Ambon (Antara Maluku) - Fraksi Partai Keadilan Sejahtera (PKS) DPRD Maluku menilai pemerintah provinsi belum tegas dalam bersikap menutup lokasi penambangan emas rakyat di Pulau Buru.
"Ketegasan pemprov terhadap penutupan tambang rakyat sampai saat ini tidak berjalan efektif karena masih terjadi aktivitas penambangan di Gunung Botak dan Gogorea," kata ketua F-PKS DPRD Maluku, Suhfi Madjid di Ambon, Selasa.
Dampak buruk dari aktivitas penambangan emas ini sangat besar dirasakan warga setempat, terutama bidang ekonomi, sosial maupun keamanan.
Menurut Suhfi, sebaiknya pemprov mengambil langkah tegas dan konkrit dalam mengatasi masalah yang terjadi di Pulau Buru.
Karena Pulau Buru selama ini sudah dicanangkan sebagai daerah lumbung padi penghasil beras di Maluku.
Namun penemuan butiran logam mulia di daerah itu sejak dua tahun lalu telah mempengaruhi hasil produksi padi yang menurun drastis, karena kebanyakan buruh tani beralih pekerjaan menjadi penambang.
"Kalau mereka mau kembali bekerja sebagai buruh tani, ongkos kerja yang dipatok semakin tinggi sehingga mereka lebih memilih menjadi penambang karena hasilnya lebih menjanjikan," katanya.

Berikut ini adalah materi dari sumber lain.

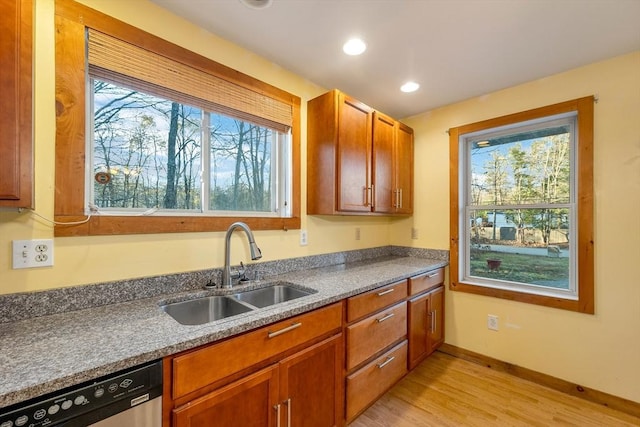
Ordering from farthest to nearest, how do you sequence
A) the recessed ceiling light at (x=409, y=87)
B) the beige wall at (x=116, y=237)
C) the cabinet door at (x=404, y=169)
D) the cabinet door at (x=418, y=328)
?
1. the cabinet door at (x=404, y=169)
2. the recessed ceiling light at (x=409, y=87)
3. the cabinet door at (x=418, y=328)
4. the beige wall at (x=116, y=237)

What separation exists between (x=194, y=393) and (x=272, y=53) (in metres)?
2.00

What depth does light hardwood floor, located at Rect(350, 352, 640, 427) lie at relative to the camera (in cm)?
179

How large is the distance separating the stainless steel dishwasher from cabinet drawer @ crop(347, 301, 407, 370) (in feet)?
3.42

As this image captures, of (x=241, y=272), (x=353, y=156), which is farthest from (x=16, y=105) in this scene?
(x=353, y=156)

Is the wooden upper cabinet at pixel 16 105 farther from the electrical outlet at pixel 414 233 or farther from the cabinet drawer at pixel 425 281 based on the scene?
the electrical outlet at pixel 414 233

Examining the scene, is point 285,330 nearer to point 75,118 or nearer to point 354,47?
point 75,118

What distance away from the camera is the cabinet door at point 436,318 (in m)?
2.49

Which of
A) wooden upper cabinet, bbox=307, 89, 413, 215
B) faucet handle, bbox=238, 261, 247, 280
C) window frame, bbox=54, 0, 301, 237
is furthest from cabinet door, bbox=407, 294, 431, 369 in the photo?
window frame, bbox=54, 0, 301, 237

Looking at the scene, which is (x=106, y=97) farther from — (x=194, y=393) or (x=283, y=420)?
(x=283, y=420)

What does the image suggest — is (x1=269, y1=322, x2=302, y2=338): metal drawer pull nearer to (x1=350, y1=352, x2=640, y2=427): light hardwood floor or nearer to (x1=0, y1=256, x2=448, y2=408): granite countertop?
(x1=0, y1=256, x2=448, y2=408): granite countertop

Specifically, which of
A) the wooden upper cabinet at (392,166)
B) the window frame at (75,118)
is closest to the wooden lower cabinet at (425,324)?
the wooden upper cabinet at (392,166)

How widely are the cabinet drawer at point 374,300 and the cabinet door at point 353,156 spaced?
67 cm

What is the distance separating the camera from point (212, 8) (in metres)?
1.52

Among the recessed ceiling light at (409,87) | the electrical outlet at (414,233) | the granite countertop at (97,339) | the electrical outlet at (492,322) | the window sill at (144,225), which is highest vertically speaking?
the recessed ceiling light at (409,87)
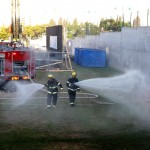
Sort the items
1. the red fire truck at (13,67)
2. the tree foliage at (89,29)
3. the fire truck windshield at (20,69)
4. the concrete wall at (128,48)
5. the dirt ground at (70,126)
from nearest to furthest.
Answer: the dirt ground at (70,126) → the red fire truck at (13,67) → the fire truck windshield at (20,69) → the concrete wall at (128,48) → the tree foliage at (89,29)

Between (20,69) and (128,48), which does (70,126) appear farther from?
(128,48)

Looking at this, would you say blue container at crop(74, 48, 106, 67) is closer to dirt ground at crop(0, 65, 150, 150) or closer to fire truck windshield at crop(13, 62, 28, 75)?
fire truck windshield at crop(13, 62, 28, 75)

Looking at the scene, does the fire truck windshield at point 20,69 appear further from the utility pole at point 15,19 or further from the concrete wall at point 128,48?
the utility pole at point 15,19

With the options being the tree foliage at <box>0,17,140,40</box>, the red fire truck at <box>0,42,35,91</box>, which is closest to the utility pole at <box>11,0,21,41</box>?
the tree foliage at <box>0,17,140,40</box>

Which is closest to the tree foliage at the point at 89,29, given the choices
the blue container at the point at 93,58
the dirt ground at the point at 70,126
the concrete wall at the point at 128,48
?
the concrete wall at the point at 128,48

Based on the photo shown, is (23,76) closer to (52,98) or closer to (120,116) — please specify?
(52,98)

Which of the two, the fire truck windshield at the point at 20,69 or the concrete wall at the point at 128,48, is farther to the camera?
the concrete wall at the point at 128,48

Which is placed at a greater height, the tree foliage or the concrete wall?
the tree foliage

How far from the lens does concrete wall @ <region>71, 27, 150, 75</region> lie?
84.2 feet

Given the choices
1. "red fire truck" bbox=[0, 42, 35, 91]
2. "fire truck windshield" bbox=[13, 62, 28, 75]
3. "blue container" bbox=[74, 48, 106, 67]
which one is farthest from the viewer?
"blue container" bbox=[74, 48, 106, 67]

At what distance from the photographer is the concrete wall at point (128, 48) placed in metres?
25.7

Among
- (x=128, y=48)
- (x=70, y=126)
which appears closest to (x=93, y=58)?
(x=128, y=48)

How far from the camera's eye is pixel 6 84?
674 inches

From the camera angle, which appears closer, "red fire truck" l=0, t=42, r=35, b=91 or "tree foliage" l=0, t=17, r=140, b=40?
"red fire truck" l=0, t=42, r=35, b=91
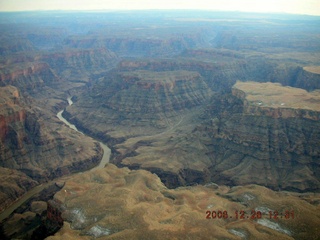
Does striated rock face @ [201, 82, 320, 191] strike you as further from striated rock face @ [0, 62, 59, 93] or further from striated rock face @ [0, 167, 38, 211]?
striated rock face @ [0, 62, 59, 93]

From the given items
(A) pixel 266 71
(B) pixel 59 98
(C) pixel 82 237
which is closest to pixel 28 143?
(C) pixel 82 237

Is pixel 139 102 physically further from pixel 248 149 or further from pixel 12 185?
pixel 12 185

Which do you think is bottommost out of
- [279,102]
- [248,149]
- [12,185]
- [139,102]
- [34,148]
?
[12,185]

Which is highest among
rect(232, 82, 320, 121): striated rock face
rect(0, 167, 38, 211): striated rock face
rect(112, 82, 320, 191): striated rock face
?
rect(232, 82, 320, 121): striated rock face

Kemudian harga beras yang diproduksi petani Pulau Buru juga mengalami penurunan, sedangkan beras yang masuk dari daerah lain ke wilayah itu justru lebih tinggi sehingga dikhawatirkan ada praktek mafia pebisnis beras di sana.
Belum lagi diperhitungkan masalah hukum yang selalu muncul dari dampak penambangan emas seperti pembunuhan, perampokan dengan kekerasan hingga perkelahian antarpenambang yang menimbulkan korban jiwa.
"Untuk itu F-PKS minta pemprov harus mengintervensi permasalahan tambang emas rakyat di Pulau Buru dan secara tegas melakukan penutupan agar tidak membawa dampak buruk yang lebih panjang terhadap masalah sosial, ekonomi, hukum dan ketersediaan serta kemandirian pangan," katanya.